The city brushed aside widespread opposition to its plan to reopen and double the size of the controversial Brooklyn House of Detention by hiring architects to begin the conversion.
The return of an 11-story jail on gentrifying Atlantic Avenue — across the street from a new boutique hotel, new homes and a booming Smith Street — moved ahead last Thursday when the Department of Design and Construction inked a $32.5-million deal to hire Manhattan architecture firm Ricci Greene Associates to transform the prison into a 1,469-inmate facility with ground-floor shopping.
Foes said they would fight the project — in the public review process (if there is one) and in court (if there is not).
“If the city proceeds without going through a full environmental review or ULURP [the uniform land-use review procedure that is required for all new or altered use of of a property], it will face lawsuits,” said attorney Randy Mastro, a former deputy mayor who is representing residents and merchants.
A time-consuming public review or lawsuit could entangle the lame-duck administration until a new mayor takes the helm in 2010, which might kill the jail expansion plan.
“Only the current administration supports this project,” said Mastro. “So many others have come out four-square against it.”
The run-out-the-clock strategy might fall flat because the Department of Correction could possibly reopen the jail before finishing the $440-million expansion.
“It’s unclear if we would reopen the Brooklyn Detention Center before the renovation is complete,” said Stephen Morello, a deputy commissioner at the agency.
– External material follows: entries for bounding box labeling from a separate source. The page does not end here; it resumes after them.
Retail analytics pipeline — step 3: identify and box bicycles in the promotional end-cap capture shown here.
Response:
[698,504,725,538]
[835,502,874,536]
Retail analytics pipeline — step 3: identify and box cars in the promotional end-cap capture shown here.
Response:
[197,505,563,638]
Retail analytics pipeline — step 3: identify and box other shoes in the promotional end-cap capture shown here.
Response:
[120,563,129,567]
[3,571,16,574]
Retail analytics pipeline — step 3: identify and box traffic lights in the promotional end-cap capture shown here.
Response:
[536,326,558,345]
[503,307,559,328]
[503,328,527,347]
The city is pushing to reopen the jail, which closed in 2003, on the grounds that it is more efficient to have prisoners in Downtown Brooklyn — near the courts and their lawyers — and it is better public policy to make it easier for families to visit the incarcerated, who currently await trial on remote Rikers Island.
That argument rings hollow to elected officials representing residents and businesses near jail, which is between Smith Street and Boerum Place.
“If the Department of Correction is concerned with community sentiment and building a good relationship with the community, they’re not showing it by flagrantly moving forward with this project,” said Jake Maguire, a spokesman for Councilman David Yassky (D–Brooklyn Heights).